LINGGA (SK) — Puluhan pengojek yang mangkal di pelabuhan Tanjung Buton, Daik Lingga, mulai mengeluhkan turunnya penghasilan mereka akhir-akhir ini, turunnya penghasilan mereka dikarenakan para penumpang dari Jagoh menuju Daik Lingga yang menggunakan speed boat lebih memilih dari pelabuhan Jagoh ke pelabuhan Penarik, Daik Lingga, akibatnya tentu saja berdampak pada pengojek Pelabuhan Tanjung Buton, yang menggantungkan penghasilan dengan jasa mengojek.

Arifin, salah seorang tukang ojek yang sehari-harinya mangkal di pelabuhan tanjung buton, mengatakan, saat ini penghasilan dari jasanya mengojek memang berkurang dari sebelumnya, hal ini karena penumpang dari pelabuhan jagoh memilih ke pelabuhan penarik, kita tidak tau alasan mereka (para penumpang-Red) lebih memilih naik dari pelabuhan penarik untuk ke kota Daik Lingga.

BACA JUGA :  KPU Lingga Mulai Sosilisasikan Cara Memilih

“Kita berharap, Dinas Perhubungan Komunikasi Dan Informatika (Dishubkominfo) untuk dapat mengatur trayek Jagoh-Tanjung Buton, guna meningkatkan penghasilan mereka sebagai pengojek,” ungkapnya, Sabtu (30/5/2015) kemarin.

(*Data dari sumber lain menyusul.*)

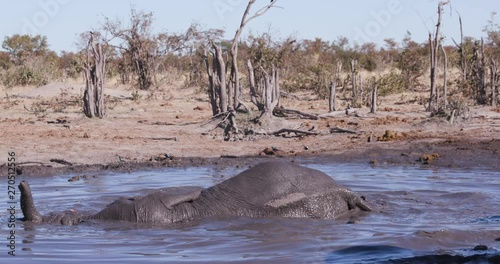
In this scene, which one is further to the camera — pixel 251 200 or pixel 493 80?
pixel 493 80

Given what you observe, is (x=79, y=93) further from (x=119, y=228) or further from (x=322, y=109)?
(x=119, y=228)

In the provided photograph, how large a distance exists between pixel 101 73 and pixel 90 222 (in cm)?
1074

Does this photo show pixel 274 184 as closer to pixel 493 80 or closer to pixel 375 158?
pixel 375 158

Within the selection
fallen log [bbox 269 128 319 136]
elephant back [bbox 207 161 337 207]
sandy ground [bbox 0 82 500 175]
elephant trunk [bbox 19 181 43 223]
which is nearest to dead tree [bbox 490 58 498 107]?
sandy ground [bbox 0 82 500 175]

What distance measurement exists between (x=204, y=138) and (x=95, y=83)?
161 inches

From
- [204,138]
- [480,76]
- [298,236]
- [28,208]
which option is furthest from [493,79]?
[28,208]

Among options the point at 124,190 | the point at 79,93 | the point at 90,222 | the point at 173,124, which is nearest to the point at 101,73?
the point at 173,124

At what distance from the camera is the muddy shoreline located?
1068cm

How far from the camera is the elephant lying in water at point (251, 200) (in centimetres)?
625

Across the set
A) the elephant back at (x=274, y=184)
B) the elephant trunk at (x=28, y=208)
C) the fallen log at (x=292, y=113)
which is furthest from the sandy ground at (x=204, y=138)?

Arifin menambahkan, bila melihat dari jarak tempuh dari pelambuhan jagoh ke penarik memang relatif lebih dekat hanya memakan waktu lebih kurang 20-25 menit bila mengunaka Speed Boat, mungkin dengan jarak tempuh yang lebih singkat menjadi alasan para penumpang memilih pelabuhan penarik.

“Dibandingkan jarak tempuh dari pelabuhan Jagoh ke Tanjung Buton yang sedikit lebih jauh, memakan waktu 45 hingga 1 jam bila menggunakan Speed Boat, menurutnya, bila para penumpang berangkat lewat pelabuhan tanjung buton ada retribusi yang masuk ke daerah tentunya akan menambah PAD Lingga, karena pelabuhan tanjung buton adalah pelabuhan resmi milik Pemerintah,” lanjut Arifin.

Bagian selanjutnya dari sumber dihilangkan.